Dublin’s my favourite city, Meghan tells fan during whistle-stop tour
THE DUKE and Duchess of Sussex wowed young and old at some of Dublin’s most famous landmarks on a whistle-stop tour of the Irish capital.
On a day full of warm encounters with Irish wellwishers, three-year-old Gaelic sports fan Walter Cullen played with Meghan’s hair during a visit to the home of the Gaelic Athletic Association at Croke Park while another young supporter tugged Harry’s beard.
Those playful exchanges at the famous stadium came ahead of a 25-minute walkabout in the grounds of Trinity College, where the royals chatted and laughed with enthusiastic crowds.
During the meet-and-greet on the university’s cobbled square, Meghan told one fan that Dublin was her favourite city.
Harry followed in the footsteps of his grandmother the Queen by making the symbolic visit to Croke Park.
The stadium is steeped in history and witnessed one of the most infamous incidents of Ireland’s War of Independence when British soldiers opened fire on a crowd of spectators in 1920, killing 14 people.
Dozens of children played Gaelic football and hurling as the couple watched. They walked hand-in-hand around the sprawling pitch as GAA representatives talked the couple through the rules of Gaelic games. They spoke to young children about their involvement in sport and what it meant to them playing at Croke Park.
The duke and duchess met President Michael D Higgins and his wife Sabina at the head of state’s official residence Aras an Uachtarain, the former British Viceregal lodge in Dublin’s Phoenix Park.

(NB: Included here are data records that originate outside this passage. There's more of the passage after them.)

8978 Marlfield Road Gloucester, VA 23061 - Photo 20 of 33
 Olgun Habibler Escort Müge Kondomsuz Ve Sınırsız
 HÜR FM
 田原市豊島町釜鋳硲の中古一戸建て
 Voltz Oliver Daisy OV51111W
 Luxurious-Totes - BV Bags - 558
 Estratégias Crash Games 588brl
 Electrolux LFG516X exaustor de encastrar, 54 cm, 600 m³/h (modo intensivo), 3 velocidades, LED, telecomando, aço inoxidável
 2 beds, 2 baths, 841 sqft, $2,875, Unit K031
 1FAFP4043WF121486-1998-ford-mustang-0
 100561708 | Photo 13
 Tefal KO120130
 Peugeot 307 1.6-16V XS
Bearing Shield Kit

They rang a Peace Bell installed in the garden of the grand 18th century house in 2008 to mark the 10th anniversary of Northern Ireland’s Good Friday peace agreement and toured the grounds with the presidential couple and their two Bernese mountain dogs, Brod and Sioda.
Meghan, who along with Harry signed the visitors’ book at the Aras, wore a Roland Mouret dress for the presidential visit.